She gave him the fourth bump.
As of April 11, an average of 43 per cent of workers had returned to offices across 10 of the United States’ top business centres, including New York, Chicago, Los Angeles and D.C., according to data monitored by Kastle Systems. In late December, during the Omicron surge, occupancy averaged just 17.5 per cent.
Katherine, who is identified only by her first name to speak freely about her employer, went back to the office in February. She still calls her co-workers her “Internet friends.” They know each other from Zoom, but in person, they feel like strangers.
“People are so excited sometimes when you do say hi and you do meet them, they don’t really know how to act,” she said. “Everyone approaches it awkwardly but kindly.”
People are so excited sometimes when you do say hi and you do meet them, they don’t really know how to act
As singular and transformative as the past two years have been, workers have broadly been having parallel experiences until now. Companies shuttered operations and adopted remote work by necessity and in unison in the early phases of the pandemic. But as the virus recedes and firms are forced to chart their own courses, we’re in “this weird liminal state” that presents an even greater degree of uncertainty, said Andrew Knight, professor of organizational behaviour at Washington University in St. Louis.

## Data
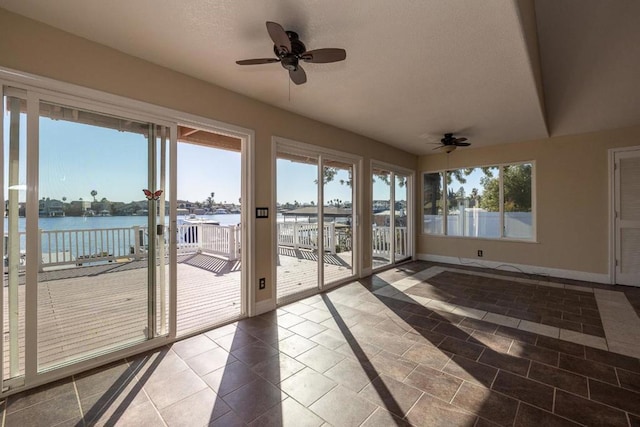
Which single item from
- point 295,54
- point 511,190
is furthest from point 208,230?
point 511,190

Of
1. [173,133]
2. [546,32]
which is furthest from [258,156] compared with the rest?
[546,32]

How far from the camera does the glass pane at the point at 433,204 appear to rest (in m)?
6.52

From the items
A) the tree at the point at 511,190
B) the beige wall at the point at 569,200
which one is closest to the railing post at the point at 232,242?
the tree at the point at 511,190

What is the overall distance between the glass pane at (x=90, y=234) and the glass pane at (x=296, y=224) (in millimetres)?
1614

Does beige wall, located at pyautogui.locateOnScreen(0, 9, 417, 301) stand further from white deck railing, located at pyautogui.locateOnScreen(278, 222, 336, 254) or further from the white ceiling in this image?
white deck railing, located at pyautogui.locateOnScreen(278, 222, 336, 254)

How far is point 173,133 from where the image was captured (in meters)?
2.73

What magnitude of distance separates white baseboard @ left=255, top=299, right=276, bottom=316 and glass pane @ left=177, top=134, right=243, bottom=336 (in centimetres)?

## Explore the material
**1.** List the cities that the article about workers returning to offices names among the top U.S. business centers.
**2.** Extend the article about workers returning to offices by writing what follows its last sentence.

## Written answers
**1.** New York, Chicago, Los Angeles, D.C.

**2.**
Being around other people feels draining. Swapping flexibility for anything mandatory seems like a downgrade. Old routines have become foreign and taxing: suiting up and commuting, making calls in front of co-workers, navigating run-ins with bosses in the restroom, picking a seat in the company kitchen. And the new stuff is weirder, like schlepping into work just to sit on Zoom calls in an empty office.
Social media has been studded with posts about the less rosy realities of encountering colleagues in their physical forms, from unwanted physical contact to farts.
Barbara Holland, HR adviser at the Society for Human Resource Management, said one of the most basic steps to creating a comfortable environment in the current landscape is “making sure that people who are very comfortable are aware that others may not have the same feelings.” Some of this can be encoded in policy — like mask, vaccination and social distancing requirements — but invariably, there will be a learning curve, Holland said.